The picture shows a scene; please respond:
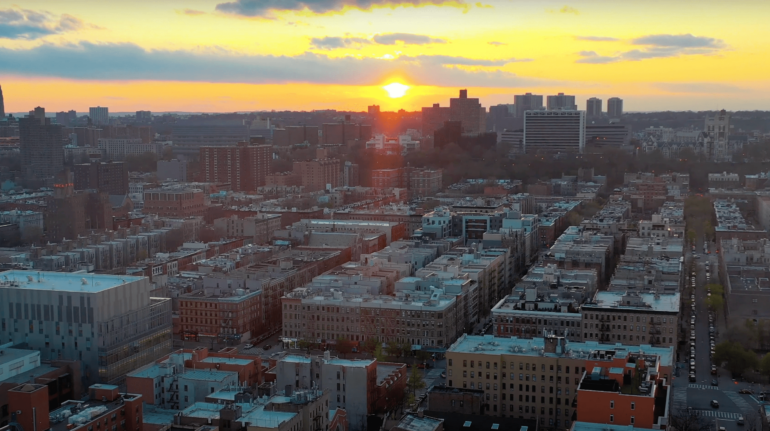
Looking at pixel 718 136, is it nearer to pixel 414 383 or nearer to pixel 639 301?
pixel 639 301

━━━━━━━━━━━━━━━━

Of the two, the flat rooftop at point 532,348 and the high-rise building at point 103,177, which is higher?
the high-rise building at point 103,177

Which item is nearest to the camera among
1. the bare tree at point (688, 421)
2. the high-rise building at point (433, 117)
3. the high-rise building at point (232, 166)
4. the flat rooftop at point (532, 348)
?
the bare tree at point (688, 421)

━━━━━━━━━━━━━━━━

• **Directions for this task**
Count the lines of the records that contain the string "flat" and reply with the number alone.

• **Correct output**
2